Remember that a tiled and grouted surface is not actually completely waterproof. The waterproofing membrane under the surface, however, is.

A leaking shower recess can lead to structural damage and expensive repairs. As soon as a leak is suspected, it should be investigated and repaired. Since the early 2000s, waterproofing of wet areas is accompanied by a guarantee provided by the accredited waterproofer (in most states).

leaking shower and waterproofing measures

What can cause the problem?

If your bathroom is smelling musty, the tiles are changing to a darker colour, damp patches are appearing on the other side of a wall, or any other symptoms of a leaking shower are evident; it could be due to any of the following:

• Pinholes in grout
• Poorly grouted tiles
• Leaking pipework behind the wall
• No puddle flange installed under the floor grate
• No fluid aprons installed around tapware in wall penetrations
• Internal corners and bottom row of tiles not grouted with silicone
• Cut edges of tiles exposed in shower
• Structural movement of the building
• Waterproofing membrane not included in installation
• Tiles not correctly bedded into adhesive

And a list of other reasons that generally point to either poor workmanship or failure to follow the building code.

So what can I do now?

A leaking shower is a repair job for an expert. The first step, if the installation is still covered by a guarantee, is to call in the builder or waterproofer. Otherwise, call a plumber to determine if there is a leak in the pipe-work or tapware.
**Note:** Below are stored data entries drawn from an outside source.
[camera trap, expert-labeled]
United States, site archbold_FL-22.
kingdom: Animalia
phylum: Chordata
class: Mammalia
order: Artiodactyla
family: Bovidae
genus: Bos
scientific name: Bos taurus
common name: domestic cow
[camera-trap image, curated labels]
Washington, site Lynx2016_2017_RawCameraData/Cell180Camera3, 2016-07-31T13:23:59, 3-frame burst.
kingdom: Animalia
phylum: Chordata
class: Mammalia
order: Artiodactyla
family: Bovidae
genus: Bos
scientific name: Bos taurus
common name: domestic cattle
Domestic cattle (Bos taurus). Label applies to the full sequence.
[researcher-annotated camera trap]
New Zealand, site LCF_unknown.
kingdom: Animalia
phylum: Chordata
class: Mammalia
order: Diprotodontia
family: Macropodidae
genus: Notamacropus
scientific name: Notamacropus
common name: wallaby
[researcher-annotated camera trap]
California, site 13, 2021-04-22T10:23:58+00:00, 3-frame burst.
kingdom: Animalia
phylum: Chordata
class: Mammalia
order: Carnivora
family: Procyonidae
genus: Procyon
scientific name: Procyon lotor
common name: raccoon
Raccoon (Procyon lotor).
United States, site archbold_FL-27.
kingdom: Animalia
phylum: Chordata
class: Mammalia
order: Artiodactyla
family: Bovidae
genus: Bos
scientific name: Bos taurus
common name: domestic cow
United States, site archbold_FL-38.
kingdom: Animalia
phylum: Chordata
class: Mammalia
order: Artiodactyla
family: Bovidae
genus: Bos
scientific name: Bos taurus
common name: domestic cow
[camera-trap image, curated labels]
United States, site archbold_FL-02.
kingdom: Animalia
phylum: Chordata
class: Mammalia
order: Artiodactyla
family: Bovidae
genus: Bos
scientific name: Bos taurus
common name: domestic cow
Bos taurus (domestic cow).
Call a builder or tiler to repair the grout, silicone joints, or other causes of the leaking water.

If it is obvious that the problem is due to cracked, missing, or very soft grout and silicone; you may like to repair it yourself. When regrouting, use grout booster in place of water to make the grout more flexible. Don't forget to use silicone in all internal corners and the bottom row of tiles in the shower recess. Always install fluid aprons around the taps and shower rose. As an added security, spray the grout joints with Grout Sealer using the trigger spray pack.

Depending on the damage the water has caused in the shower, the best way to fix this sort of problem may be to retile the whole shower enclosure, making sure that the proper installation procedures are followed.